* Provided material
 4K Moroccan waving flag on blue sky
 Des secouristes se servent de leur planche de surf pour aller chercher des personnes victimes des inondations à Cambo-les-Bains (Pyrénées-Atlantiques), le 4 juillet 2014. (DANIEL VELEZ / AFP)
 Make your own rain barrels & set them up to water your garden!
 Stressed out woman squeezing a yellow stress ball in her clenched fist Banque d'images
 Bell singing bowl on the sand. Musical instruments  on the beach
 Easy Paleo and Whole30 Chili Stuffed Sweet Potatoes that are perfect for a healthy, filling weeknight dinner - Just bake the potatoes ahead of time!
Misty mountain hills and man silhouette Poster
---
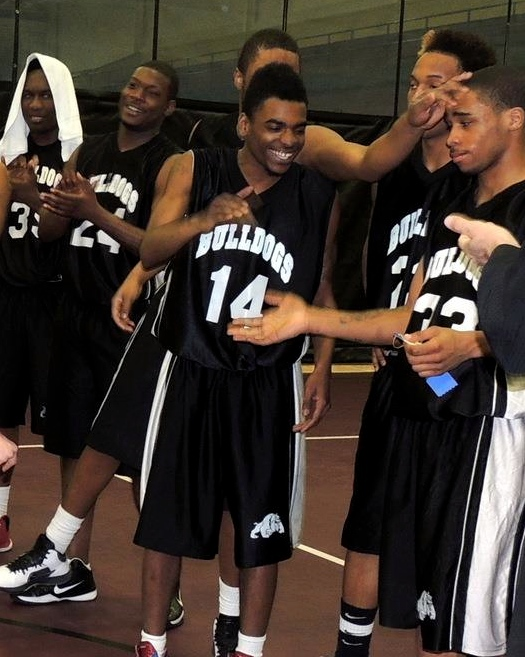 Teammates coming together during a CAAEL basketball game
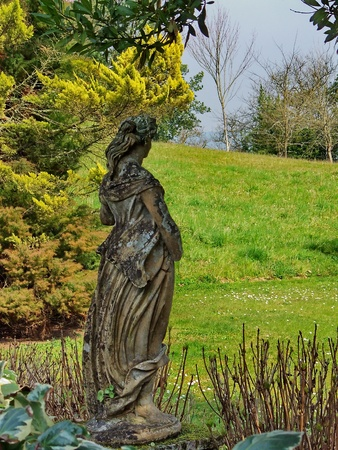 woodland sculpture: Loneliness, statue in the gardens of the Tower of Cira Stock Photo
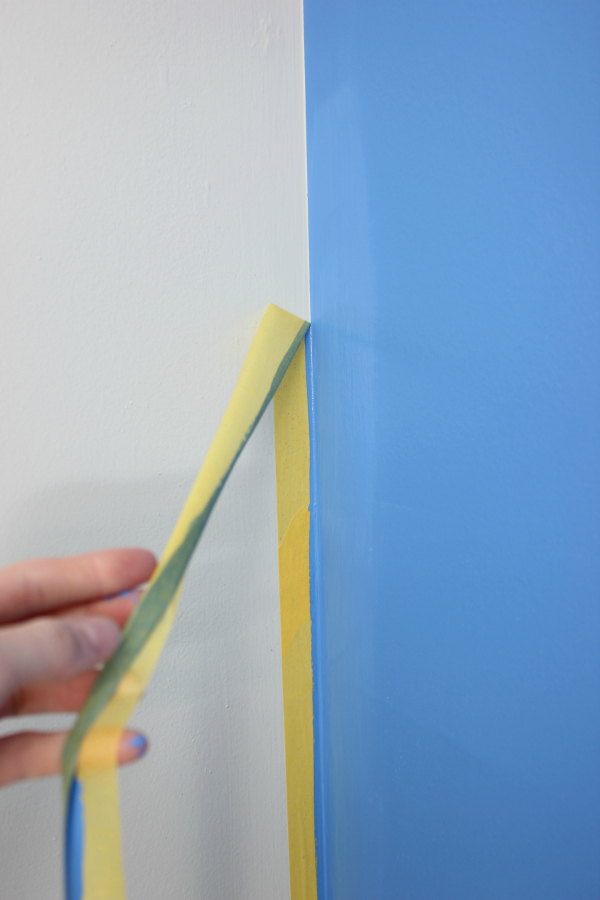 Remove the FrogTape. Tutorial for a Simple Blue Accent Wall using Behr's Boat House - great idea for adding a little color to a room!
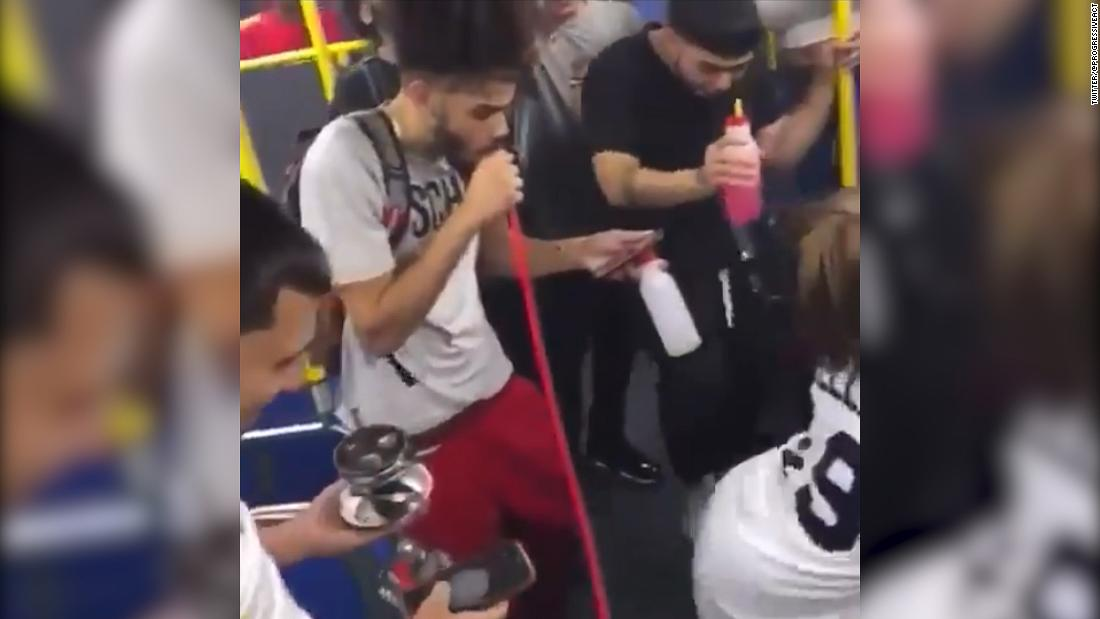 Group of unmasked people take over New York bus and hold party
...
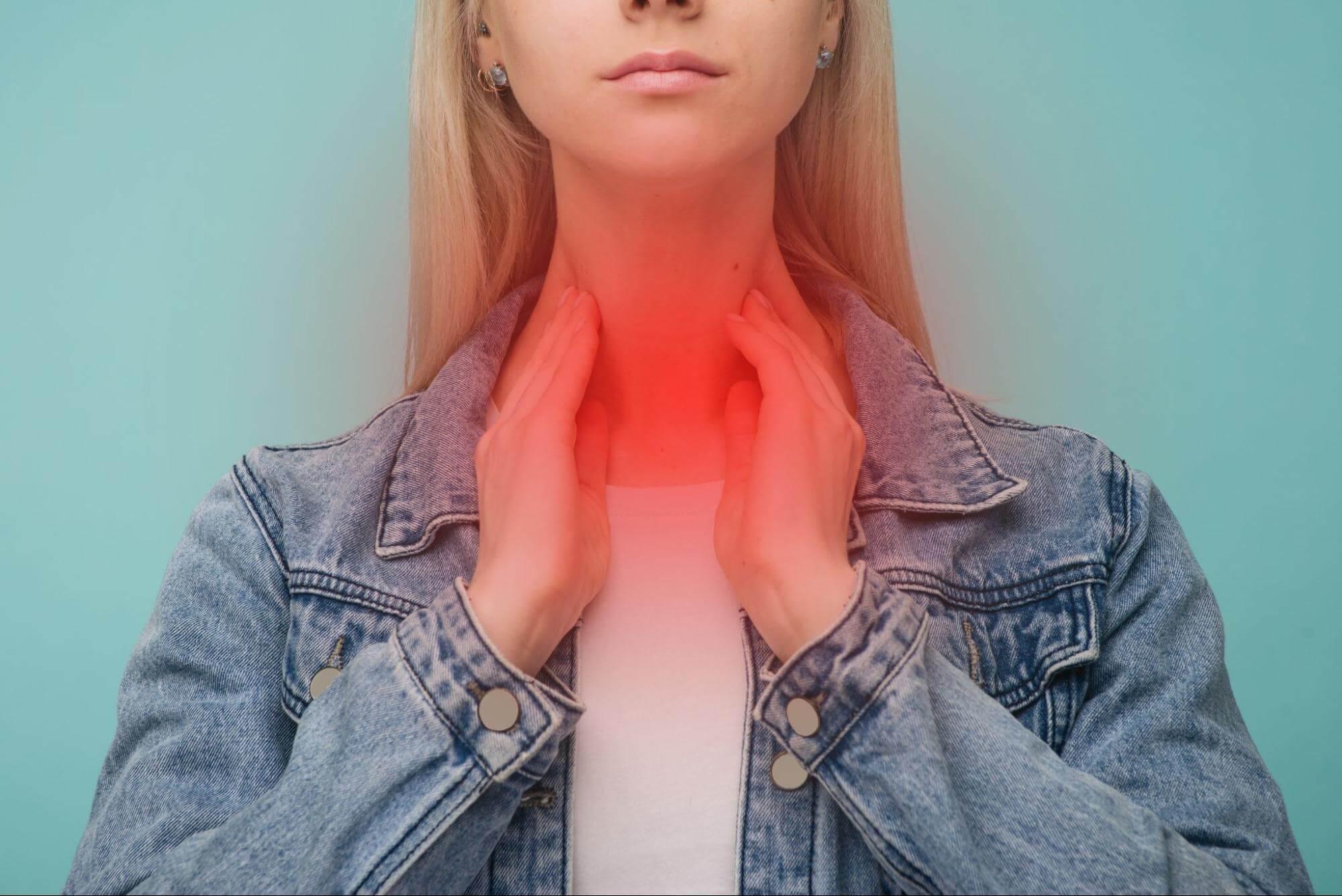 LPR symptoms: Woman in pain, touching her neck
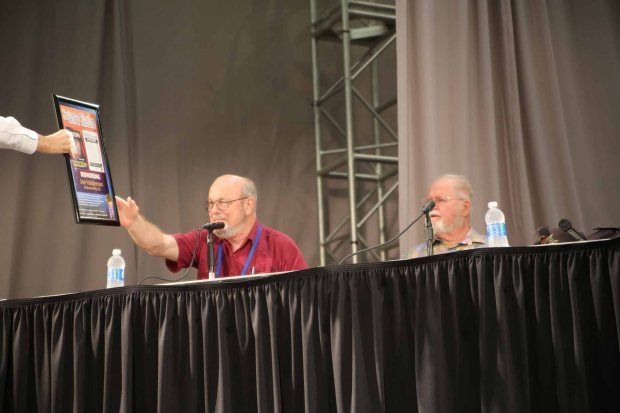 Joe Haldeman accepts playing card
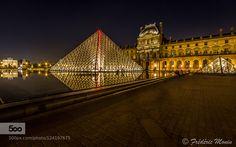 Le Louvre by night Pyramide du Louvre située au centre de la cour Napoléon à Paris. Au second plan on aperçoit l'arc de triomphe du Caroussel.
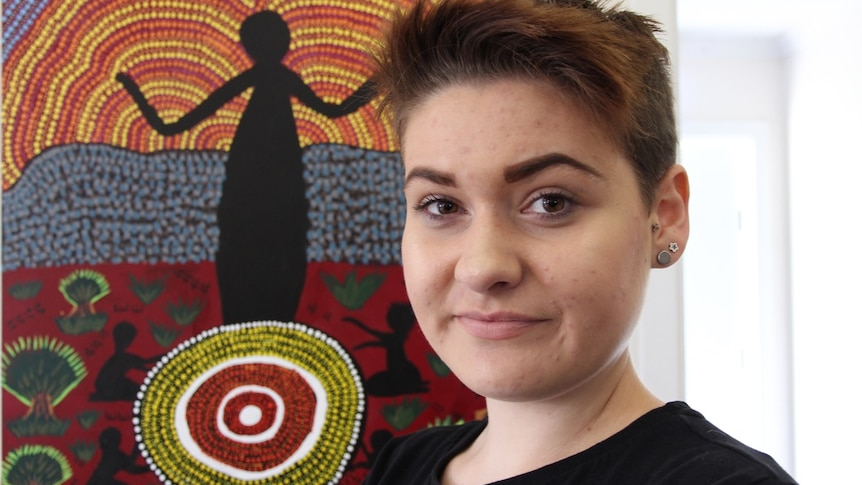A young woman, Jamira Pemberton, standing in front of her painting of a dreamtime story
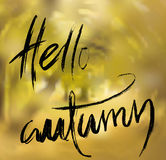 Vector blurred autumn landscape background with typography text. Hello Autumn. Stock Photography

* Your instructions
Using the data above, retype exactly and only the lines from the one containing "A young woman, Jamira" up to and including the one containing "Vector blurred autumn", with no pictures carried over.

* Exercise solution
A young woman, Jamira Pemberton, standing in front of her painting of a dreamtime story
 Vector blurred autumn landscape background with typography text. Hello Autumn. Stock Photography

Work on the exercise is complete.